Dr Mufasa wrote:If we're talking caliber of play, this is true. A guy like David Robinson, if he won like 3 titles as the man, he'd have a crazy resume. A peak of 25-29ppg, 10-12rpg, 3bpg, .58 TS% and 10 FTA a game getting opposing bigs in foul trouble, while spreading the floor for penetrations + DPOY interior d, and one of the all time "great guys". Where would that guy rank? Ahead of Magic and Bird for "big over small + INTERIOR D > ALL" reasons? I think so. Does he challenge top 2-3 of all time like Kareem? And on the topic of Drob. I think his hype for his time is underrated. I read Bill Simmons book a few months ago and at one point talking about Drob in his first two years he says "at that point I would've bet ANYTHING this guy ends up a top 10 player of all time. He had everything" After reading that the first thing I thought of was Lebron. Right now it seems like there's no way in hell he doesn't land in the top 10 of all time. But if he doesn't win a title as the man you know what will happen.
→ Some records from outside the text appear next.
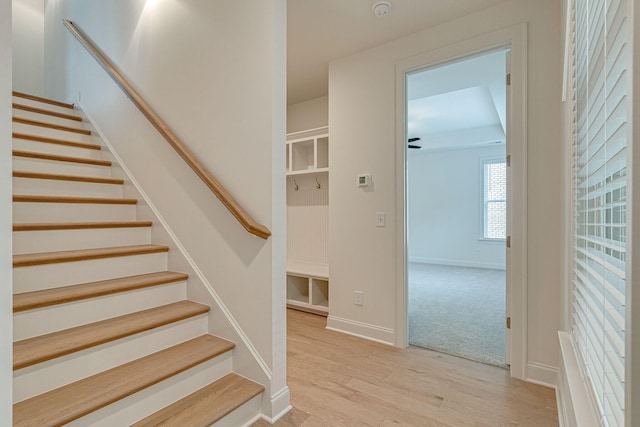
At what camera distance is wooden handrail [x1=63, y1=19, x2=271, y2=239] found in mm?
1698

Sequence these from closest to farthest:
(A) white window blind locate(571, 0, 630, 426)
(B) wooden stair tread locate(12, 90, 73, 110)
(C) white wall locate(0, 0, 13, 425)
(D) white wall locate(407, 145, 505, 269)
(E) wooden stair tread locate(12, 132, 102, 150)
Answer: (A) white window blind locate(571, 0, 630, 426) < (C) white wall locate(0, 0, 13, 425) < (E) wooden stair tread locate(12, 132, 102, 150) < (B) wooden stair tread locate(12, 90, 73, 110) < (D) white wall locate(407, 145, 505, 269)

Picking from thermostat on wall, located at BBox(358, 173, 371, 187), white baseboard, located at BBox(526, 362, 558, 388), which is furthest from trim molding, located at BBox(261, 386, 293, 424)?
thermostat on wall, located at BBox(358, 173, 371, 187)

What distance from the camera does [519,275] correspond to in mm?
2148

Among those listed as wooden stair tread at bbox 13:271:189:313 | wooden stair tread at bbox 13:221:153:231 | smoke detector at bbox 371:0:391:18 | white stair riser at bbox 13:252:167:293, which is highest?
smoke detector at bbox 371:0:391:18

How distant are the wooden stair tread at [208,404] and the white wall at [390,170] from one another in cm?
138

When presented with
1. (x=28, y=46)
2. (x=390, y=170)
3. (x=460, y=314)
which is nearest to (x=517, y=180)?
(x=390, y=170)

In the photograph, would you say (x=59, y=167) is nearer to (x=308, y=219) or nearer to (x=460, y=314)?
(x=308, y=219)

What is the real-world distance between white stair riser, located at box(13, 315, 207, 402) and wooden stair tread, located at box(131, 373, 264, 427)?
32 cm

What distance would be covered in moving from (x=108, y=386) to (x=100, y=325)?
1.20ft

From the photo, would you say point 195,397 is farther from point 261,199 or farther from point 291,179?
point 291,179

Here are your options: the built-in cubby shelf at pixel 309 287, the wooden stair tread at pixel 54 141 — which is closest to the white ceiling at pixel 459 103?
the built-in cubby shelf at pixel 309 287

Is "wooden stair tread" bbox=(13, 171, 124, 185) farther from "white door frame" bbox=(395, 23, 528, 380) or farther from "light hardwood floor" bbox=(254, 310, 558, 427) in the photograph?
"white door frame" bbox=(395, 23, 528, 380)

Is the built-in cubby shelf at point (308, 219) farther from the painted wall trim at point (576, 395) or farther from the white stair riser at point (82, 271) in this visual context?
the painted wall trim at point (576, 395)

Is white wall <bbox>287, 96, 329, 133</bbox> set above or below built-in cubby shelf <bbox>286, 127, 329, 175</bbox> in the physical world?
above
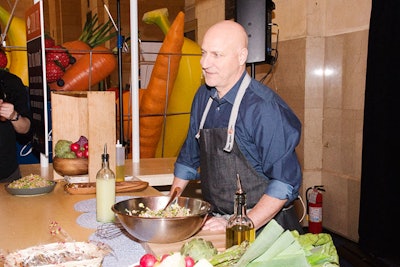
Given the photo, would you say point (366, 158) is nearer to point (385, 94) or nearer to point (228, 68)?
point (385, 94)

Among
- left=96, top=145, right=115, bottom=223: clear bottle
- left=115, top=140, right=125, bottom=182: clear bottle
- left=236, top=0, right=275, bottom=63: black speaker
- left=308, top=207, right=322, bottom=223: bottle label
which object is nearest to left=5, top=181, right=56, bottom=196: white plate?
left=115, top=140, right=125, bottom=182: clear bottle

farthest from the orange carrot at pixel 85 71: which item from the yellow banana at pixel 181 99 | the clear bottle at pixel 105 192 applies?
the clear bottle at pixel 105 192

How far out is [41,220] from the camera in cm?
203

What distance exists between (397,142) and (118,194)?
2414 mm

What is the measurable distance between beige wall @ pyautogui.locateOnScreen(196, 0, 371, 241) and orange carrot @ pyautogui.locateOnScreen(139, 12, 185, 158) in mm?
1310

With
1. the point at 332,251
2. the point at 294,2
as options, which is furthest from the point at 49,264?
the point at 294,2

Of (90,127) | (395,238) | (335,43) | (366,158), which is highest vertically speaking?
(335,43)

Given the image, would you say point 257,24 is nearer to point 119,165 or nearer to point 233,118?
point 119,165

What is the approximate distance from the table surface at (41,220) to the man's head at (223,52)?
2.12 ft

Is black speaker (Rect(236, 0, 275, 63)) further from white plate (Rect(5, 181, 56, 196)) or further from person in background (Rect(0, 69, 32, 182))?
white plate (Rect(5, 181, 56, 196))

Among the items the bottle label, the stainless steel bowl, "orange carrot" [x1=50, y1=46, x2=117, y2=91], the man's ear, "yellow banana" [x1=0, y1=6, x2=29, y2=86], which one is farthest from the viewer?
the bottle label

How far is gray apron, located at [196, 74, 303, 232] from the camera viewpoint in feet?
6.90

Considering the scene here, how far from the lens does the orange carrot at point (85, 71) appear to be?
4.30m

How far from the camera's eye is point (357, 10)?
14.8 feet
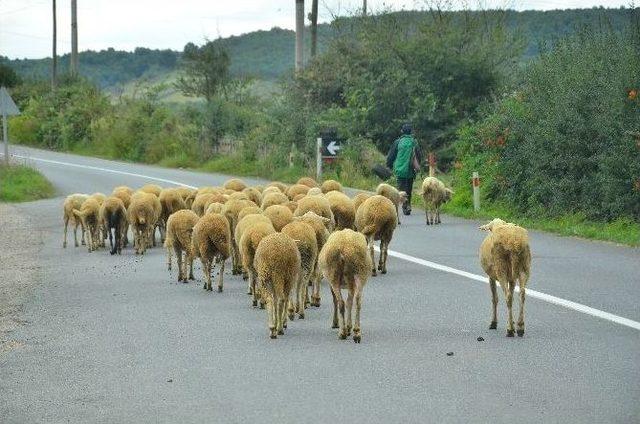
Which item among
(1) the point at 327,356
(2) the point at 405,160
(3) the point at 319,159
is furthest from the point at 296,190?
(3) the point at 319,159

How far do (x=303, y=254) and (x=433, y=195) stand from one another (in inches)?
451

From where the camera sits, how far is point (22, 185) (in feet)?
117

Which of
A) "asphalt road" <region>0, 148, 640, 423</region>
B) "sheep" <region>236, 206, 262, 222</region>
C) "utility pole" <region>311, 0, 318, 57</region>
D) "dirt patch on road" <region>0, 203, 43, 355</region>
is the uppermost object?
"utility pole" <region>311, 0, 318, 57</region>

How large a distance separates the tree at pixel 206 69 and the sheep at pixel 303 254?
53327 millimetres

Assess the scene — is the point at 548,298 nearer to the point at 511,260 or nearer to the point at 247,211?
the point at 511,260

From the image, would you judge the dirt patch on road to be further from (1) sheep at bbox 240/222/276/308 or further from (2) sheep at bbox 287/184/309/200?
(2) sheep at bbox 287/184/309/200

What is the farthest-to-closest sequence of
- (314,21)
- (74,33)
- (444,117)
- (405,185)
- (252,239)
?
1. (74,33)
2. (314,21)
3. (444,117)
4. (405,185)
5. (252,239)

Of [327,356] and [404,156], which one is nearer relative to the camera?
[327,356]

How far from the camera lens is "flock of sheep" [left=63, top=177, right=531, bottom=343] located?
1129 centimetres

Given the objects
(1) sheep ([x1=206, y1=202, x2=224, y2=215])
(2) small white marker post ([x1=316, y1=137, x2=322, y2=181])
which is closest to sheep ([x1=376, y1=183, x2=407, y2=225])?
(1) sheep ([x1=206, y1=202, x2=224, y2=215])

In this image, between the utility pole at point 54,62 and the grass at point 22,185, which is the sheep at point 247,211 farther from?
the utility pole at point 54,62

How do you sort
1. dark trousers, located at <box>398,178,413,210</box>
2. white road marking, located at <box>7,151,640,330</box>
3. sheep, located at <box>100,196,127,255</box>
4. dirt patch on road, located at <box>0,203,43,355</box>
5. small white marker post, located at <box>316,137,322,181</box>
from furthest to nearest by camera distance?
1. small white marker post, located at <box>316,137,322,181</box>
2. dark trousers, located at <box>398,178,413,210</box>
3. sheep, located at <box>100,196,127,255</box>
4. dirt patch on road, located at <box>0,203,43,355</box>
5. white road marking, located at <box>7,151,640,330</box>

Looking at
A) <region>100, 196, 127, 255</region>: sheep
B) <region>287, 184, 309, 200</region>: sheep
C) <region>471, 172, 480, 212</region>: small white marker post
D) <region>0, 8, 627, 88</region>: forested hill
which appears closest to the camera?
<region>287, 184, 309, 200</region>: sheep

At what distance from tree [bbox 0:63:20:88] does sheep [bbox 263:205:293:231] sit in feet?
233
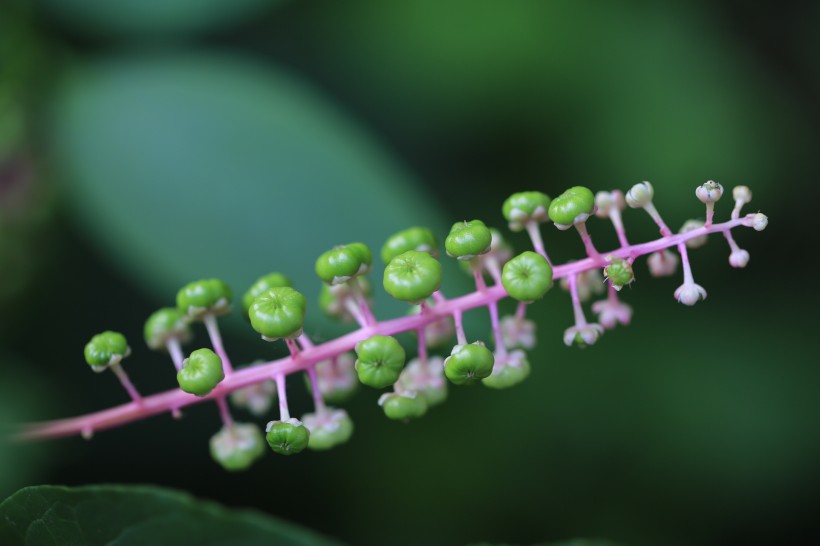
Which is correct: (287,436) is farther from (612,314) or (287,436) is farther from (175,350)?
(612,314)

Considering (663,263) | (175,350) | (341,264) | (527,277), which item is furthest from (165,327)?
(663,263)

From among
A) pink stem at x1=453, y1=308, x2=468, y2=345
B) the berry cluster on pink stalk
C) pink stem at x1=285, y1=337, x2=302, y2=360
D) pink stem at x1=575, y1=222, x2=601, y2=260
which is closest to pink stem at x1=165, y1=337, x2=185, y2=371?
the berry cluster on pink stalk

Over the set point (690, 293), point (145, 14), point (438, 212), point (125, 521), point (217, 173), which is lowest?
point (125, 521)

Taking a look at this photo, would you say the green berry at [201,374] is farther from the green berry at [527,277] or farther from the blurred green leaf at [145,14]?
the blurred green leaf at [145,14]

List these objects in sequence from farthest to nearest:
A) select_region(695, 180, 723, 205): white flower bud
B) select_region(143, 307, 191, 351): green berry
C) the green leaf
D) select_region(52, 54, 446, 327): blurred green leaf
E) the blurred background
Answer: the blurred background
select_region(52, 54, 446, 327): blurred green leaf
select_region(143, 307, 191, 351): green berry
select_region(695, 180, 723, 205): white flower bud
the green leaf

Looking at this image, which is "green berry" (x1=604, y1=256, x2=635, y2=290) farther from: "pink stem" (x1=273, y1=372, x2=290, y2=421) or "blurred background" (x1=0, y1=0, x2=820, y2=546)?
"blurred background" (x1=0, y1=0, x2=820, y2=546)

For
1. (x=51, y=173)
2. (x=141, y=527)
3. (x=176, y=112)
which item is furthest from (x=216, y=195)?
(x=141, y=527)

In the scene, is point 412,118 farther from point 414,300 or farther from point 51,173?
point 414,300
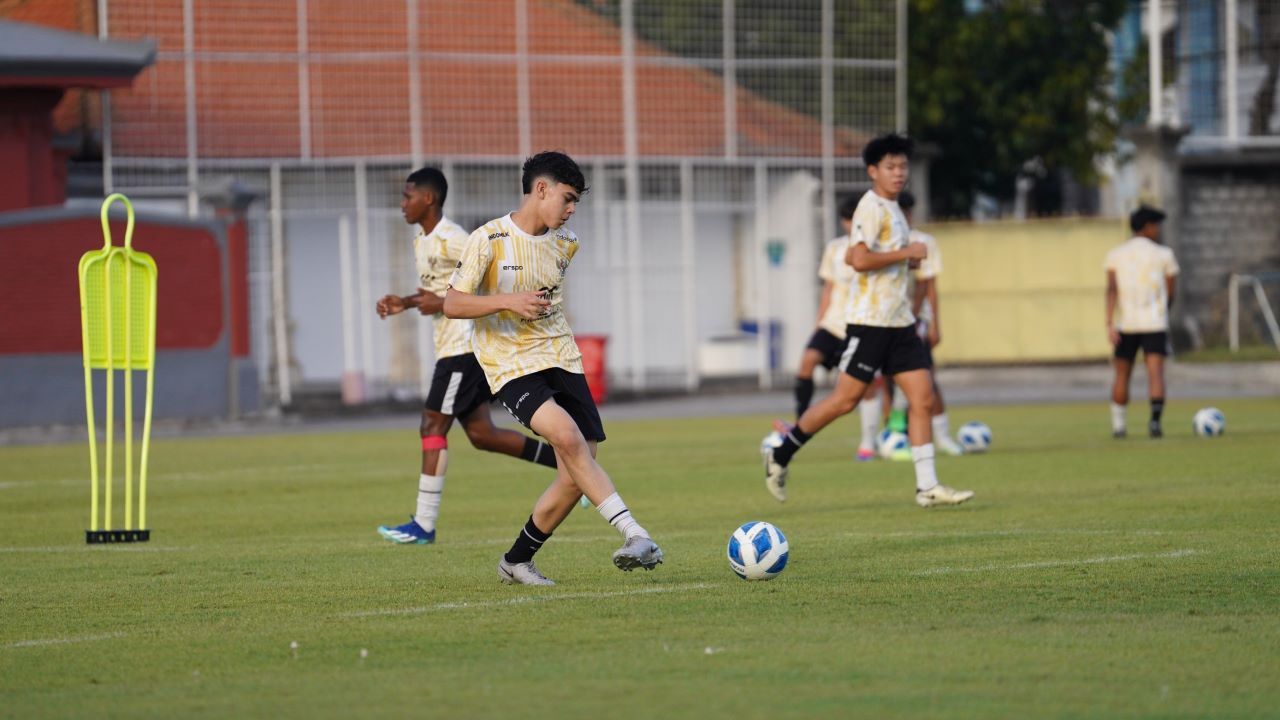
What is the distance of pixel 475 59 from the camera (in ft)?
107

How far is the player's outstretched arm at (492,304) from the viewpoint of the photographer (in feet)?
27.8

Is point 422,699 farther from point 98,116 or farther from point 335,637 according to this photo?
point 98,116

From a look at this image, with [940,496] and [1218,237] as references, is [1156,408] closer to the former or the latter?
[940,496]

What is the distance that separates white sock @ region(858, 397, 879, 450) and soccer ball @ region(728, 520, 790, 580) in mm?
8748

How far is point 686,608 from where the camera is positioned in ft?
26.6

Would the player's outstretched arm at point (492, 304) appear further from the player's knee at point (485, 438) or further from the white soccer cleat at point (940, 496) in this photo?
the white soccer cleat at point (940, 496)

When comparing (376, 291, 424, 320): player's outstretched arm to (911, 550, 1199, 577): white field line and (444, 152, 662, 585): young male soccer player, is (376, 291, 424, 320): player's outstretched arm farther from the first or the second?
(911, 550, 1199, 577): white field line

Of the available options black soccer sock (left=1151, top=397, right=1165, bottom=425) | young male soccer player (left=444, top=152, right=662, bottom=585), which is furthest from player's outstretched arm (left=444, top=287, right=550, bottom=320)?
black soccer sock (left=1151, top=397, right=1165, bottom=425)

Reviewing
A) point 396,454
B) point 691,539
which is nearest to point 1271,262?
point 396,454

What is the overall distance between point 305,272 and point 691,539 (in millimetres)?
21852

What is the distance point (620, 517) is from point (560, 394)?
0.71 metres

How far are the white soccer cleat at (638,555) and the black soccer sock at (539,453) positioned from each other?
2858 millimetres

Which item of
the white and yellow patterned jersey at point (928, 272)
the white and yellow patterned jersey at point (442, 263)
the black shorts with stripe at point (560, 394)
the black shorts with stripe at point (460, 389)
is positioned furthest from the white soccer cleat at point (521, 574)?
the white and yellow patterned jersey at point (928, 272)

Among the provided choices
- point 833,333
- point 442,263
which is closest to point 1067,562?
point 442,263
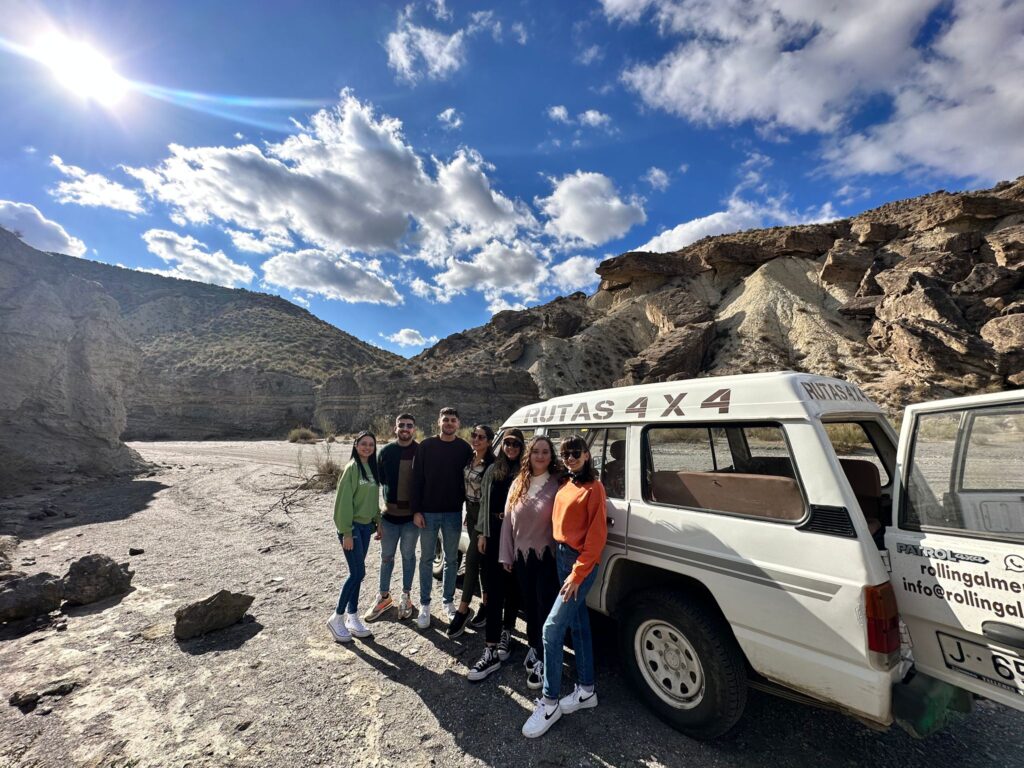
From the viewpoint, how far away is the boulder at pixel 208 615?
4086 mm

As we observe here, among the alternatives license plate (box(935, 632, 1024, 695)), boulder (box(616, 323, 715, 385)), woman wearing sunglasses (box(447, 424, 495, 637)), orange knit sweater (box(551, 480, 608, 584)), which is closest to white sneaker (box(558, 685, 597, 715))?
orange knit sweater (box(551, 480, 608, 584))

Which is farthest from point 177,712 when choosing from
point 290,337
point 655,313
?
point 290,337

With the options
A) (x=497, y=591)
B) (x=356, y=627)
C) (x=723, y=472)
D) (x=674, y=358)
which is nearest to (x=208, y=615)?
(x=356, y=627)

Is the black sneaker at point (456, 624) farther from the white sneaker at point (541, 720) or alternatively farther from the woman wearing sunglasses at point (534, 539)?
the white sneaker at point (541, 720)

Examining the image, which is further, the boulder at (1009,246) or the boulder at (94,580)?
the boulder at (1009,246)

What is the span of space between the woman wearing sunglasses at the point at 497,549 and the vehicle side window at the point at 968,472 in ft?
8.61

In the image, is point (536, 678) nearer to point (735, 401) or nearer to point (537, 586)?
point (537, 586)

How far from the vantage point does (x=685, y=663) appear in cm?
274

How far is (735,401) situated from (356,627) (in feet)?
13.0

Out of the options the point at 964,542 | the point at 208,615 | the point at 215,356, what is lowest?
the point at 208,615

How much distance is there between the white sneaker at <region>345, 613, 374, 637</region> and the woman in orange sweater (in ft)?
6.58

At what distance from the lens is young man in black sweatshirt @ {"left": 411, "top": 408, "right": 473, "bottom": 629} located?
422 cm

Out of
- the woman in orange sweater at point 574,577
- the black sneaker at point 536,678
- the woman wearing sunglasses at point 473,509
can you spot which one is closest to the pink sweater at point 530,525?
Answer: the woman in orange sweater at point 574,577

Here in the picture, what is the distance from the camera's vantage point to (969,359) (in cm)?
2097
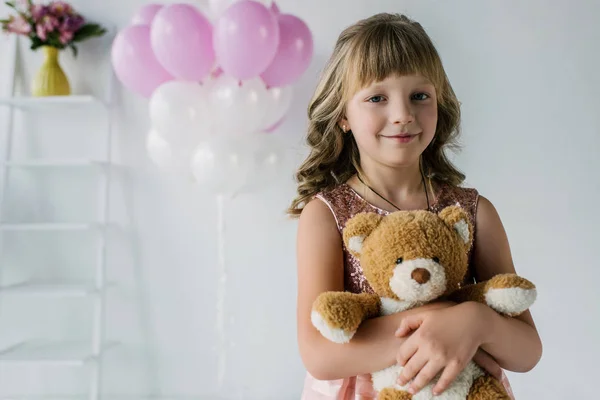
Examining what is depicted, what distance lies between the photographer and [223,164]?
73.2 inches

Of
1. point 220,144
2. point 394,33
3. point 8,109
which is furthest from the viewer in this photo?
point 8,109

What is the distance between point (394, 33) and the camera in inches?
38.7

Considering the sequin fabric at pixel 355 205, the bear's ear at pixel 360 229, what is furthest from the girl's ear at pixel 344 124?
the bear's ear at pixel 360 229

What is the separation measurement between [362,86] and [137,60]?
119 cm

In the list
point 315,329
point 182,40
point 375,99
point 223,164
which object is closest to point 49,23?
point 182,40

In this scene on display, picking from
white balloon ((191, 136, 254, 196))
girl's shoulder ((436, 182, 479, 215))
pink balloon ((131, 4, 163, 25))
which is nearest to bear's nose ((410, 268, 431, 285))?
girl's shoulder ((436, 182, 479, 215))

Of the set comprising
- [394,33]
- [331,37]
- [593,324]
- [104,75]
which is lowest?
[593,324]

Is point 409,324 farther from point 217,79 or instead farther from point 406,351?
point 217,79

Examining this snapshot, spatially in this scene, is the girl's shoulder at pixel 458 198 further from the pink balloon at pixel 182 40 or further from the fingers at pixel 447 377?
the pink balloon at pixel 182 40

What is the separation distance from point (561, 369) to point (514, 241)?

He will be considered a worse player than Wade and Kobe. If Wade goes on with Bosh or Amare and gets a 2nd title and an MVP and Lebron ends up with no title as the man, comparing them will be a joke... in Wade's favor
What it really comes down to is the gap in rankings is not so much for caliber of play, as much as historical relevance... where you stamp your place in the game... because at the end of the day stats and on court performance only matters when you accomplish something with it. Ultimately we put a lot of weight in titles and titles as the best player... but maybe that's how it should be. Because all these guys proved they can come through with it... whereas with the "if only they're supporting cast/luck was better" types, it's more of a guessing game
Good point. The issue is the small sample size. Only one team can win a title any given year, which means only one or two 'great' players can win a championship any given year. On the flip side, one team
has to win. That is to say that while you can look at the 97 Finals and say "Yeah, Jordan and Pippen deserve a ring for that, but Stockton and Malone should get some type of credit too", you can also look at like 1979 and say "Yeah, I think it'd be better if we just had the 02 Kings get credit for this title somehow."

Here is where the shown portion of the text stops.